向井が黒いカーテンの向こうに姿を消してまもなく、店全体の照明が落とされたような気がした。
と、いきなりスポットライトが灯されて、その眩さの中に、ジャズバンドが出現する。
後ろのボックス席から大きな拍手が起きる。
源次郎も慌てて、拍手を送る。
中央に立った男が、マイクを握る。
「ナニワのジャズスポット『ブルータス』へようこそ。今宵は、我がシルバー・フォックスがお相手いたしますので、最後まで存分に酔いしれていただきたいと思います。」
ひとり、ふたり・・・・・全部で5人のバンドらしい。中央の奥に、向井さん、いやジョージさんのドラムがでんと座っている。
そのジョージさんが、ドラムスティックを合わせて、「カン・カン・カン」とリズムをとる。
そして、演奏が始まりだす。
申し訳ないが、源次郎はジャズは全くの門外漢である。
今、演奏されている曲も、どこかで聴いたことがあるような気はするのだが、曲名などは一切分からない。

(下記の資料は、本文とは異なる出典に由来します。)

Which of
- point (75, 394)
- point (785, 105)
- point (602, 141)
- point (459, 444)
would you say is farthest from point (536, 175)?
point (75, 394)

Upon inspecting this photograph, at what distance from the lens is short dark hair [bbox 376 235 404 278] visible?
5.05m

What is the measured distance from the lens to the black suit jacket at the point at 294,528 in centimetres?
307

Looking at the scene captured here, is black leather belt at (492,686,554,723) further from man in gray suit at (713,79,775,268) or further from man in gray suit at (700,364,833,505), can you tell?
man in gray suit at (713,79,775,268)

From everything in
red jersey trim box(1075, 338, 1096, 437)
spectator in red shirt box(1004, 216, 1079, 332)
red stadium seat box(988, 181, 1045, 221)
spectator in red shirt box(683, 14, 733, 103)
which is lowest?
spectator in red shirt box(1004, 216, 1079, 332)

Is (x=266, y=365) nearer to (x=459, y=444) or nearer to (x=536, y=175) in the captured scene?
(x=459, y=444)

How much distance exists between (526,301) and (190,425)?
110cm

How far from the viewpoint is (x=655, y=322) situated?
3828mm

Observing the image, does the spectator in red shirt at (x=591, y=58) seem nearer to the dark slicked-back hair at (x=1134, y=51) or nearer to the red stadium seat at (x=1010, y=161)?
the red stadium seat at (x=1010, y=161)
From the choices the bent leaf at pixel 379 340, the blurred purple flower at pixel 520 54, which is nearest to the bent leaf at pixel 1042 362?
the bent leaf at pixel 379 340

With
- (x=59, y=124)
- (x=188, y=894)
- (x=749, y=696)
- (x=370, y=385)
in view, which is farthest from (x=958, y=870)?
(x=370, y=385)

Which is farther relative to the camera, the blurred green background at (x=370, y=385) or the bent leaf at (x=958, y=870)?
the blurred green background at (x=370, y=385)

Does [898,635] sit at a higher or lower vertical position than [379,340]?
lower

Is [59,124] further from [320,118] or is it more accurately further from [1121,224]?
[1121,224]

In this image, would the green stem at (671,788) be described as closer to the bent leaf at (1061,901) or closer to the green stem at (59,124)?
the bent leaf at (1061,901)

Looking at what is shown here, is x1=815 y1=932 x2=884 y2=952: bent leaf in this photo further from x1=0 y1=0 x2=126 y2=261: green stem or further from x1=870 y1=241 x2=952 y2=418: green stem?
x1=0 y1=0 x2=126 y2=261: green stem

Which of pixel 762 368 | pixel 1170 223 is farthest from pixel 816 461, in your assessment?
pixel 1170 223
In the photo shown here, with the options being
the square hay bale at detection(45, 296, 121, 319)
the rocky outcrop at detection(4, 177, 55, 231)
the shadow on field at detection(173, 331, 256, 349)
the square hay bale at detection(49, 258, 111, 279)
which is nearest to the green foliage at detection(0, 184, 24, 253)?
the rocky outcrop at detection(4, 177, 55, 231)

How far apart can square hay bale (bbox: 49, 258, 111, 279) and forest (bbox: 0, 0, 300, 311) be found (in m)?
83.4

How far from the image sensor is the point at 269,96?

ただ、リズムだけは何となく身体に心地よく響いてくる。
とりわけ、向井さん、いやジョージさんが叩いているドラムの音は、床を這うように伝わってくる。
旨い水割りをちびりちびりやりながら、そのジャズの世界なるものに浸り始めている。
目は、ドラマーだけを見つめている。何とも心地よいものだ。今まで、ジャズを改めて聞くようなことはなかったが、これはこれで、素敵な世界なのだ、と思えるようになっている。
1曲目が終わったようである。後ろのボックス席やカウンター席からも拍手が起こった。
源次郎も、慌てて拍手を送る。
気がついたら、すぐ後ろのボックス席にも4人の客が座っているし、カウンター席もほぼ満席の状況である。そうした中で、たった一人で、ボックス席を占領しているのが何となく心苦しくなってきた。
そして、次の曲がはじまったようである。 また、大きな拍手が巻き起こる。